Sebastian Schramm Krebs Kolumne

Fürs Erste Krebs: Episode #6.1

Wodka-O auf dem Operationstisch

 

Gegen halb eins werde ich abgeholt. Oma huscht mit in den Fahrstuhl und hält meine Hand. Der Patientenkurier sagt nichts, lässt sie bis zum Eingang des OP-Traktes mitgehen. „Bis gleich, Basti“, sagt sie. Eine Tür schiebt auf, ich höre noch, wie Oma sich selber fragt, wie sie wieder zurückkommen soll. Ich werde umgebettet auf einen OP-Tisch, ein junger Mann schiebt mich in den Vorbereitungssaal. Drei Assistenten werkeln an mir: EKG legen, eine neue Kanüle, die in der Armbeuge sei eine Zumutung, schimpft die Anästhesistin. Schon nach ein, zwei Minuten merke ich, wie das Dormikum zu wirken beginnt. Alles ist ein wenig heller, ich schlafe nicht, bin aber auch nicht richtig wach. Ich erzähle dem gesamten OP-Saal von der Geschichte mit dem Wodka und dem Orangensaft. „Dann sollten wir dafür sorgen, dass genügend Nachschub da ist“, sagt einer der Operateure. Es wird der Running-Gag des Eingriffs. In losen Abständen fragen sie immer wieder nach, ob ich noch einen Drink wolle, immer stimme ich zu. Nach gefühlten fünf Minuten bin ich im Aufwachraum. Der geschwollene Lymphknoten ist entfernt. Er wird eingeschickt und auf Krebs untersucht. Mein Hals schmerzt, ich kann mich kaum bewegen. Paul, ein Pfleger von der Onkologie, holt mich ab. Es ist halb vier, ich war fast drei Stunden weg, die Narkose hat mir jegliches Zeitgefühl genommen. Der Chirurg sprach beim Vorgespräch von 45 Minuten. Am Eingang der Station wartet meine Familie. Ich hebe den linken Arm, strecke ihnen Mittel- und Zeigefinger entgegen. Keine Nerven durchtrennt. Alles okay.

### Vorliegende Datensätze

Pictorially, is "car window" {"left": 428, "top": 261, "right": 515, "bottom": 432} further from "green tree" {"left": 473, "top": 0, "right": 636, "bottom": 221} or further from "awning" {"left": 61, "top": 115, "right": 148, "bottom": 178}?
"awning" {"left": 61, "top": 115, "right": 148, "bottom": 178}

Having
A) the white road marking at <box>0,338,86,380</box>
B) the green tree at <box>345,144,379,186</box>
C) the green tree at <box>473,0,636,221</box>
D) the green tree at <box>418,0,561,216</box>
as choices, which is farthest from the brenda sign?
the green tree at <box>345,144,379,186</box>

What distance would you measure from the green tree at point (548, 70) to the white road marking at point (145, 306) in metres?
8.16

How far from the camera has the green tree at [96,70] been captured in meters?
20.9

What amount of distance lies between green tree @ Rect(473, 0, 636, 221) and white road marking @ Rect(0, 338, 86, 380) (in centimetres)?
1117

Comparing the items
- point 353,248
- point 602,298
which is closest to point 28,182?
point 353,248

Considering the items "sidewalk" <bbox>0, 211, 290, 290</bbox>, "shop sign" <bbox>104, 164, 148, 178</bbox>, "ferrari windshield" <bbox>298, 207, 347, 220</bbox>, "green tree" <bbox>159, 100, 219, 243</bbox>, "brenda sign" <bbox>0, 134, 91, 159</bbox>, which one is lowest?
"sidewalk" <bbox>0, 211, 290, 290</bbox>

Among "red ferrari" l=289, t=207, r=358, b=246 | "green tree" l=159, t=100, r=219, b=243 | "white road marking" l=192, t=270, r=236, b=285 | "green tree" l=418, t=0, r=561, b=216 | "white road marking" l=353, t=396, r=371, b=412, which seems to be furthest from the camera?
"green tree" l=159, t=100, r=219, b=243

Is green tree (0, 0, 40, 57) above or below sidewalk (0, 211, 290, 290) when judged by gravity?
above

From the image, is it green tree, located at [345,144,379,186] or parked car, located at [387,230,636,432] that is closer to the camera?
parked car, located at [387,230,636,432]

* * *

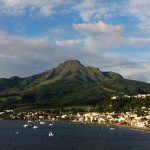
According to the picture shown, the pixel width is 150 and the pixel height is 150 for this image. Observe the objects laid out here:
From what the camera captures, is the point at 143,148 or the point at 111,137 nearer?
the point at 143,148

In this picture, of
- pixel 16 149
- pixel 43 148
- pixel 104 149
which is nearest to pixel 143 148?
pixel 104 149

### Aufgabe
Schreib die Kolumne über die Lymphknoten-Operation nach ihrem letzten Satz weiter. Die Datensätze werden hier nicht gebraucht.

### Antwort
18 Tage lag ich in der Schweriner Klinik, der längste Krankenhausaufenthalt meines Lebens. Jeden Tag Untersuchungen, Tests, Eingriffe, Gespräche oder Therapien. Der Ausnahmezustand wurde zur Routine. Dreimal schickten mich die Ärzte ins MRT: Sie suchten im Oberkörper nach weiteren Tumoren. Sie kontrollierten mein Herz, eine Stunde lang, an dem sich aufgrund des Befundes bereits Wasser angesammelt hatte. Sie entnahmen mir Knochenmark aus dem Beckenkamm, um zu sehen, ob mein blutbildendes System bereits befallen ist. Einen Lungenfunktionstest: 20 Prozent meiner Leistungsfähigkeit waren bereits eingebüßt. Sie legten einen zentralen Venenkatheter in den Hals, damit sie sofort mit der Chemotherapie beginnen können. Genutzt haben sie ihn nur zwei Tage. Danach schickten sie mich nochmals in den OP, um ein Implantat in die Brust zu setzen, die fünf weiteren Zyklen mit den giftigen Medikamenten wollten sie nicht über Hals- oder Armvenen verabreichen. Die Torturen haben Narben hinterlassen, nicht nur auf meiner Haut.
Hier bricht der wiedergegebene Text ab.